An Unobtrusive LRU for the best time cache I've used for go
I needed a time AND LRU cache. By far, this is the best time cache I've found for go. As such, I've injected LRU capabilities that simply:
- ensures that when an item is added, if the number of unexpired items >= maximum number of items specified, the oldest (based on ACCESS) is expired
- when an item is "gotten", or "set", the access time is updated
The existing janitor system is unchanged, and used to actually delete the items.
The only change from a consumer standpoint, is one additional parameter at the end of a "New" call, that specifies the maximum number of items to allow, or 0, if you want to disable the LRU completely.
I updated the "test" file so that it would run as-is with LRU disabled. I used my own test harness that isn't horribly portable. I'll work on updating yours with LRU tests in my Copious Free Time (patent pending) if you're interested in accepting this pull.
This is 1/2 of what #5 is asking for.
Thanks for the pull request.
This is a big change, and my main concern is that it breaks API compatibility. If this is to be merged, it needs to be changed so that the LRU functionality does not alter any existing methods.
The best option might be to create a completely new package that offers both. I'll think about it a bit.
Thanks for getting back to me.
If a separate "New" function, ala "NewWithLRU" is used instead, there would be no API change. If that's sufficient, I'll update the pull, if not I'll maintain the fork.
If you're interested, I significantly changed how the LRU is handled. The janitor routine deals with everything asynchronously now, reducing list walks and whatnot, and significantly improving performance when the cache is very large and under pressure. Even with extremely large caches there is no measurable performance impact vs. the pre-LRU code.
Very interesting, thanks. Yeah, a new New func would be sufficient as long as it doesn't meaningfully impact anything else.
I'll do a little testing as well this week, but I think it makes sense to merge this.

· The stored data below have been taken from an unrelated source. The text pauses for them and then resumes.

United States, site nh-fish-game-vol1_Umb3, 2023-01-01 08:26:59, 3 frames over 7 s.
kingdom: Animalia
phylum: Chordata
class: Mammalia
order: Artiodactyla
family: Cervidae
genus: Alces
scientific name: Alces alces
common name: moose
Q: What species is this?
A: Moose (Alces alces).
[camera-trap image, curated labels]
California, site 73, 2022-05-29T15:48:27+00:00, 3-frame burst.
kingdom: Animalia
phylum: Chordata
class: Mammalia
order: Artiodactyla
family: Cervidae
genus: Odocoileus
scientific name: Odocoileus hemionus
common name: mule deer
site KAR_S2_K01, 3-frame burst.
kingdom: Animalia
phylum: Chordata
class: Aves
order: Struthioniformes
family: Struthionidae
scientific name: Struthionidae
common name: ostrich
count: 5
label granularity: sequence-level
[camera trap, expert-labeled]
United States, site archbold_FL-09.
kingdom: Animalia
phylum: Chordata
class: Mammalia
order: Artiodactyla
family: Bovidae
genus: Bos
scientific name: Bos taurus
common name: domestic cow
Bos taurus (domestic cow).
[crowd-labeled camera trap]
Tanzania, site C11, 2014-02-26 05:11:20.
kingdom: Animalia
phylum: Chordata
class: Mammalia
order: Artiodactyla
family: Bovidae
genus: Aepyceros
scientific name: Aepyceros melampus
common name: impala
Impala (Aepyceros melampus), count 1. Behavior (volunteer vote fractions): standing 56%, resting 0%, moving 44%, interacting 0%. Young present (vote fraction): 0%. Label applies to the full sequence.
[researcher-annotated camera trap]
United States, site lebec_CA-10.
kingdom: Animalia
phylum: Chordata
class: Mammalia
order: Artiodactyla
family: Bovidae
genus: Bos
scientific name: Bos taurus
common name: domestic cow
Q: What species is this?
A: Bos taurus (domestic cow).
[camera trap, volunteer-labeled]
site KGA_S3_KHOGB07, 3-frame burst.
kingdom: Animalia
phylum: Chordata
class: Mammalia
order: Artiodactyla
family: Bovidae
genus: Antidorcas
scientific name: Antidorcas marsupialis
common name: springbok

.New() has been reverted back to its previous 2-argument condition, .NewWithLRU() has been added with the 3-argument set. I also made some suggested README changes in a separate, subsequent commit. Feel free to ignore or edit it as you see fit.
Anything going on here?
I know it's been a long time. I haven't forgotten this, I'm just concerned about the overhead of Atime/Ctime when you are caching many small items and are not using the LRU functionality -- but I can't think of a good solution that doesn't involve copy-pasting almost everything.
It's really hard to gauge what the typical use case is for go-cache, so it's hard to know if this will explode memory usage for no reason or add a useful feature at negligible cost.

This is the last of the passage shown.